Africa-Press – Lesotho. Last week the Lesotho Football Association (LEFA) presented its four-year vision named the ‘New Dawn’ for the first time in a newly-formed newsletter.
LEFA’s new manifesto comes as football across the globe tries to recover from the Covid-19 pandemic which has radically changed the game from its administration, how it is watched to its economics.
LEFA’s secretary general, Mokhosi Mohapi, unpacked what LEFA’s new vision entails and the goals the association expects to achieve by its target year of 2024.
In a newly-launched LEFA newsletter, Mohapi said the New Dawn is about managing football from a “very exciting perspective” and hopefully “re-rerouting past failures into more success-oriented perspective.
” There are five main pillars in the New Dawn – Governance and Administration, Technical Development, Competitions, National Teams and Infrastructure.
Mohapi says this new vision addresses LEFA’s existence within the challenges posed by the coronavirus pandemic and other socio-political perspectives.
It sets a roadmap which the association will use to navigate Lesotho football during and beyond the pandemic and it also touches on how LEFA plans to achieve its mandate of developing, regulating and promoting football.
“The Lesotho Football Association hopes to do a 360-degree based approach to turn around the fortunes of LEFA from an internal and external perspective,” Mohapi told LEFA’s newsletter.
“You will be aware the organization lacks success at the moment, and this has to change and change now.
” Mohapi said this new vision was a collective decision.
Under the competitions section, the association plans to repackage the country’s top two football leagues – the Premier League and First Division – and transition from their current amateur status to semi-professionalisation within two seasons.
LEFA also seeks to enforce stricter club licensing while providing training for club bosses in the field of modern club management.
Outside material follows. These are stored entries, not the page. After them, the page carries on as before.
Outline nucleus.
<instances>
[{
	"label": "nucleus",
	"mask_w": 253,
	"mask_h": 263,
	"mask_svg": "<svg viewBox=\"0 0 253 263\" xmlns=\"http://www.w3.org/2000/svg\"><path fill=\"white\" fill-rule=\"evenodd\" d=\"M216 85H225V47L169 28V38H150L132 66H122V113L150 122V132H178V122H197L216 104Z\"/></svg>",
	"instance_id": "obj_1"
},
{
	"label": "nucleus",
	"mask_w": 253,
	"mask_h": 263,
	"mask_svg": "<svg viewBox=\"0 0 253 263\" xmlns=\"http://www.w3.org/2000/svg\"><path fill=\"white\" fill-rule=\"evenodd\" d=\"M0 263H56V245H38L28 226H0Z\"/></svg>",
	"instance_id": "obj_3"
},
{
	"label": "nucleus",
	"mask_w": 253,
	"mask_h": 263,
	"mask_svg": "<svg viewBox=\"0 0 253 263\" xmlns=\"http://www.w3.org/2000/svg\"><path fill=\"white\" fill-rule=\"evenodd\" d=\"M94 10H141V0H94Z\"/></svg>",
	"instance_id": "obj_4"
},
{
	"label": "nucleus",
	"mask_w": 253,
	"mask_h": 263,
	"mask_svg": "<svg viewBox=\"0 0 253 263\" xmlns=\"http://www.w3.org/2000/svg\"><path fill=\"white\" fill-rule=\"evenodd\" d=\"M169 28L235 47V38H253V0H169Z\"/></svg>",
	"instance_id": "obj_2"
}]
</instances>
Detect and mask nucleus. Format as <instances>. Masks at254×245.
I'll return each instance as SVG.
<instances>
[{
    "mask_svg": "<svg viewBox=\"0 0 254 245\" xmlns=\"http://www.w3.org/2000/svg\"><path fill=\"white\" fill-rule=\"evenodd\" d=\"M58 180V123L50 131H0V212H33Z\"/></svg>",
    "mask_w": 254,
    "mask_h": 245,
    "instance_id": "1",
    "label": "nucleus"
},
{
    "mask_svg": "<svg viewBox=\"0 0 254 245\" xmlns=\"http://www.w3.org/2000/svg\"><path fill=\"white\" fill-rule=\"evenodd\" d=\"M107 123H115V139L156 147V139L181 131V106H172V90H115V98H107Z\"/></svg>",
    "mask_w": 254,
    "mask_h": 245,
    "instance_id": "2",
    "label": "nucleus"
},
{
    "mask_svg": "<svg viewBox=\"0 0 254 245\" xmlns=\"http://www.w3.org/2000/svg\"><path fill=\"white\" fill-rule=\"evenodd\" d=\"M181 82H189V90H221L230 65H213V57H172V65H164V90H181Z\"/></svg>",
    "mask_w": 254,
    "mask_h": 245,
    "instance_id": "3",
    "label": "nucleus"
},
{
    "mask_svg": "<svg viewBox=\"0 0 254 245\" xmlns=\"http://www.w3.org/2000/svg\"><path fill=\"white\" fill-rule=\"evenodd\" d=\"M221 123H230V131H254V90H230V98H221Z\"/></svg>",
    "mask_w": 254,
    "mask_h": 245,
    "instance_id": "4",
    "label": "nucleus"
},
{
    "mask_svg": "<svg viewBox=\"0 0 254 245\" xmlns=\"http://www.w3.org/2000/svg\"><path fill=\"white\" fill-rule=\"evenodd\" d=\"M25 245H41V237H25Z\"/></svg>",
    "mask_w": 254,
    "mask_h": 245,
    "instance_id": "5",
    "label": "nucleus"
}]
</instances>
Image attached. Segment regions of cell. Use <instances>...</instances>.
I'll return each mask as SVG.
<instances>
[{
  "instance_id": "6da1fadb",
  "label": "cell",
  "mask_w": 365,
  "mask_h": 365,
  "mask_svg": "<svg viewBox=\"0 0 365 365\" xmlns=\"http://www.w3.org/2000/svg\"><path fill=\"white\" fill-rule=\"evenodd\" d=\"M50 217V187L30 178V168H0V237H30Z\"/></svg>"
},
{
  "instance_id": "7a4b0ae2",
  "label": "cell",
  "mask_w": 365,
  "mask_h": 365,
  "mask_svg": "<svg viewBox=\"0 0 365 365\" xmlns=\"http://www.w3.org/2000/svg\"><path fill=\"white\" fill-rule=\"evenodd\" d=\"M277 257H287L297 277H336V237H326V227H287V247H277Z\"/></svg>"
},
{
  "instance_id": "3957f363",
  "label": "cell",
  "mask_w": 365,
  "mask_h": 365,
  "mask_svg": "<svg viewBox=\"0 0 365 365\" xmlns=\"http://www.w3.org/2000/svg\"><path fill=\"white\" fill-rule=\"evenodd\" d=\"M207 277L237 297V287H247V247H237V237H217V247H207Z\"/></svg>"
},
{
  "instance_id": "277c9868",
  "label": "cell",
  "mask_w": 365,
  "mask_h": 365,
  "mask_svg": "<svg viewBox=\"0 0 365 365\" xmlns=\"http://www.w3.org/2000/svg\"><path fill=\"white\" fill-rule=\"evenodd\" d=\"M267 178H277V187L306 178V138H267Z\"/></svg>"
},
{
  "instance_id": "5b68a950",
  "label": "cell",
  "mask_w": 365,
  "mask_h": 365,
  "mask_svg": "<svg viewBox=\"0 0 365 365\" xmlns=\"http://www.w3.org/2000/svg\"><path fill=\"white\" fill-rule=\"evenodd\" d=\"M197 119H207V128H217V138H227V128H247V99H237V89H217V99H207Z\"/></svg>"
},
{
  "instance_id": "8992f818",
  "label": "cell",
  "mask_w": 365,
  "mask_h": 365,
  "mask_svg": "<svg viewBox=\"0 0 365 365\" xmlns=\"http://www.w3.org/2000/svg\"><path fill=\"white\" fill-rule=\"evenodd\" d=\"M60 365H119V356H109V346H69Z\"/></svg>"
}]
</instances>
The association will retrain referees to service the semi-professionalisation process while also providing stimulation resources to support the process.
In addition, current sponsorship deals will be renegotiated in order to make elite football leagues more competitive and yield a better return on investment on the part of the teams. The association plans to restructure and modernise the technical staffs of Lesotho’s national teams in order to meet today’s challenges.
It will inculcate modern sport science principles and practices in order to create more competitive national teams and it also aims to have national teams reaching major competitions semi-finals during the coming four years.
LEFA says the future is about the new normal and it requires a “phenomenal change to the way football is to be managed. ” It calls for experienced and dynamic visionaries to lead organisations.
It says this new dispensation is about catching up with the rest of the world using resources available to the association, human, financial and technological.
The technical development looks at youth and grassroots, licensing for private academies and establishing a national academy programme. More youth and women’s coaches will be trained.
LEFA aims to train former footballers and referees in business skills in order to empower them to be able to survive in life after active football. It will also seek to honour and reward those who played a role in the football fraternity with dedication, devotion and passion in the past and currently.